= Thomas von Absberg =

Hans Thomas von Absberg (1477 - 3 July 1531) was a knight of the Absberg family, known as a robber baron. He lived in the Holy Roman Empire

He kidnapped important travellers like royal legates or merchants from Nuremberg or Augsburg. He was supported by several Frankish knights, who helped to hide the hostages, e.g. members of the houses of Sparneck or the Guttenberg. The hostages were taken on a route with several castles far away from the point they were kidnapped. An advantage for Thomas von Absberg were the nearby borders of several principalities and sometimes he escaped to Bohemia. He was known for the cruelty of cutting off the right hand with a dussack and sending it to the family of his victims to underline his demands for ransom. During the 1522 Diet of Nuremberg von Absberg sent Emperor Charles V severed hands to spite him.
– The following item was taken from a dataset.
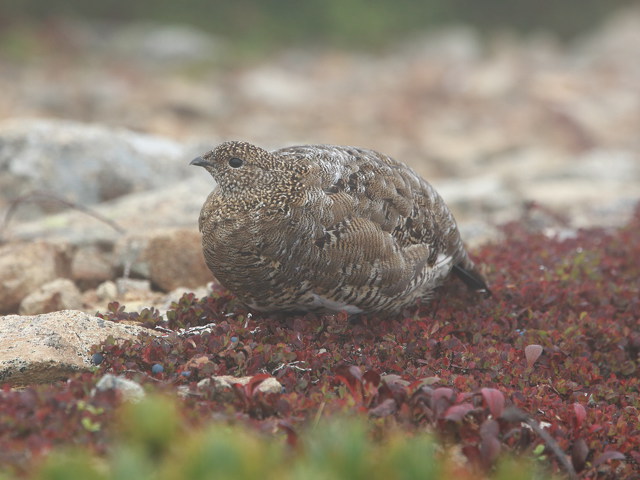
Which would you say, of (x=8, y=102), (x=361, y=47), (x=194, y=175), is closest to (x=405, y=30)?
(x=361, y=47)

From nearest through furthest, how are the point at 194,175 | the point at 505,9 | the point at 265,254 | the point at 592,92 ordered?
the point at 265,254 < the point at 194,175 < the point at 592,92 < the point at 505,9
Eventually prisoners held at the Waldsteinburg were able to escape and reveal who the supporters of Thomas von Absberg were and where their castles were. To punish the behaviour of Thomas von Absberg the Swabian League destroyed the family's castle seat in 1523, as well as all of the castles belonging to the House of Sparneck. This was documented in a series of woodcuts by Hans Wandereisen. But Thomas von Absberg was not caught and continued his robbery, until he was murdered in Alten-Sedlitz in 1531 by one of his accomplices.